Exercise prompt: Report how many lines in the records below contain the string "instances". Give only the number.

— START Material provided —

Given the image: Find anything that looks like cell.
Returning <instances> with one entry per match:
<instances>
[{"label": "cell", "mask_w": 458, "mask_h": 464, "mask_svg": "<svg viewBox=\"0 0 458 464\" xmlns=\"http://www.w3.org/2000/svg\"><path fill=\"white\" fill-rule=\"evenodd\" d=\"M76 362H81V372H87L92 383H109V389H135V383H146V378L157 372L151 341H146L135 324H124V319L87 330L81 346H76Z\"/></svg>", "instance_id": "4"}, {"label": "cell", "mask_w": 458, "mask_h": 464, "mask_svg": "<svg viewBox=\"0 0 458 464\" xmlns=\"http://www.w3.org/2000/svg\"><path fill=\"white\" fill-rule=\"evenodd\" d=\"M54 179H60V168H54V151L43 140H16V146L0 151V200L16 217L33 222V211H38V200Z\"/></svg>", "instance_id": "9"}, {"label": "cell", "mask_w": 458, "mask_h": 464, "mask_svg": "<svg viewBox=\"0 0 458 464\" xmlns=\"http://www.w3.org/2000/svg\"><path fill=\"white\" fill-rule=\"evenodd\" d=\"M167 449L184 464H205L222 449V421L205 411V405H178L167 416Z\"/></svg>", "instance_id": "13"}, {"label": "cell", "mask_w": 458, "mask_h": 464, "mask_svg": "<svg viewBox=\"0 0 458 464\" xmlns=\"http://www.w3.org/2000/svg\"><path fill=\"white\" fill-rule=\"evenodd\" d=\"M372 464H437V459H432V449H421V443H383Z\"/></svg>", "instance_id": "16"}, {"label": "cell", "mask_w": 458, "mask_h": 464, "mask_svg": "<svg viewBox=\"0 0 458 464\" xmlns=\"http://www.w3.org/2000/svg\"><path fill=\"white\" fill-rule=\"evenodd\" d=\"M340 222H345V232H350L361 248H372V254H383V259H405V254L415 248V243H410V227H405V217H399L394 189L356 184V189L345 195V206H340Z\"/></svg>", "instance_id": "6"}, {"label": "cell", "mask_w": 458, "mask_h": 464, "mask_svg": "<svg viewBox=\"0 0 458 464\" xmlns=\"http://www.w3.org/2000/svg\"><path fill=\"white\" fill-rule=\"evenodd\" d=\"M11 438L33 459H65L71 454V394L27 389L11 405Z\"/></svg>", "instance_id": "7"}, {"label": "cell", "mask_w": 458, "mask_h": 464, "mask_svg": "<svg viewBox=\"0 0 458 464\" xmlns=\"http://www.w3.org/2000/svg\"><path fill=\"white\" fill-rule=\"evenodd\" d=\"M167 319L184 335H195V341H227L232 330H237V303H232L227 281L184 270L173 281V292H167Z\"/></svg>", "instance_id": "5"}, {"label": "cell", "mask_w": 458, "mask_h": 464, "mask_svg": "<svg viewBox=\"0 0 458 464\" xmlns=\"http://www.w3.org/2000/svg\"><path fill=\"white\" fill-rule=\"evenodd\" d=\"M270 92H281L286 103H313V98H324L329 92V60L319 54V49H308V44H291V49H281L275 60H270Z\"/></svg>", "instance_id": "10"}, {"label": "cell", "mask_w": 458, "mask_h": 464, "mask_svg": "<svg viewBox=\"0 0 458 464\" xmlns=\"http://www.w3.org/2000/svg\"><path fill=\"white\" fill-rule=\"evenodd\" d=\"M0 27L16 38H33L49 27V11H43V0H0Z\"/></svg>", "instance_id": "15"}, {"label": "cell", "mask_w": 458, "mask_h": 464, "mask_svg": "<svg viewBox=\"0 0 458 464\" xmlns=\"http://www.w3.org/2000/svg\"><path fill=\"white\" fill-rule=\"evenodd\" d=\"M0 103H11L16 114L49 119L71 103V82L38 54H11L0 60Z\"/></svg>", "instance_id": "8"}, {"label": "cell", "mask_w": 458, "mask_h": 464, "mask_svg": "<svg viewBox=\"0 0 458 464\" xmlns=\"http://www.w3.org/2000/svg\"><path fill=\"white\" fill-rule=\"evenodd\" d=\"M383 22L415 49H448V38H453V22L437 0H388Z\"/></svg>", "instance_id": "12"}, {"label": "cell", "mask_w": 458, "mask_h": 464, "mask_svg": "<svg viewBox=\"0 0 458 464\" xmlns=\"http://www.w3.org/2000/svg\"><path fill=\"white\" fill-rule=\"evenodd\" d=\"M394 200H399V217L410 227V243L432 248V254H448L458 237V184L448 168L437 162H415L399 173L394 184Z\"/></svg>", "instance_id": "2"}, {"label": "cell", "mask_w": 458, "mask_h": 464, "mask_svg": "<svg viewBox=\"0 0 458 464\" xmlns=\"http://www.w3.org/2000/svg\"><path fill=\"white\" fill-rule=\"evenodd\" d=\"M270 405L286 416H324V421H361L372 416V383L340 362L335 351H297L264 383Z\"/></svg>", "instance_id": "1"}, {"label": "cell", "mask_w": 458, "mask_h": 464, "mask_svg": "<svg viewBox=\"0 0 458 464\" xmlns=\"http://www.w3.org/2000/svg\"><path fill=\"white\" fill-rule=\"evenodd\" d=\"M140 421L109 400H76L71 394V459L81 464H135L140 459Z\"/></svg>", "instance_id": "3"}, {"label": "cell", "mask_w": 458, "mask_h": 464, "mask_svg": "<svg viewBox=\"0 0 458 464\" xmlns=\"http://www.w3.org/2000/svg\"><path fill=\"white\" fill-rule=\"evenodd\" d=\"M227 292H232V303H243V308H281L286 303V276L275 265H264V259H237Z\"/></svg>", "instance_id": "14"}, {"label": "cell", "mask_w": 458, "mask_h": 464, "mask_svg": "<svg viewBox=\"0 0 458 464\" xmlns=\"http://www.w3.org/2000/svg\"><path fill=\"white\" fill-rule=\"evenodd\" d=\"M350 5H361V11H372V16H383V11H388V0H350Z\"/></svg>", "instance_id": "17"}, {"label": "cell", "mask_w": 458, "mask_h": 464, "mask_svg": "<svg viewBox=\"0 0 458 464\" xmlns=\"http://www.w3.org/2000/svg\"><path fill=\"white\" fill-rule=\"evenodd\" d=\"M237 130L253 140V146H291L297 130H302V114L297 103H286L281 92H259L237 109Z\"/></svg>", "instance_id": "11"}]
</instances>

— END Material provided —

Full response: 3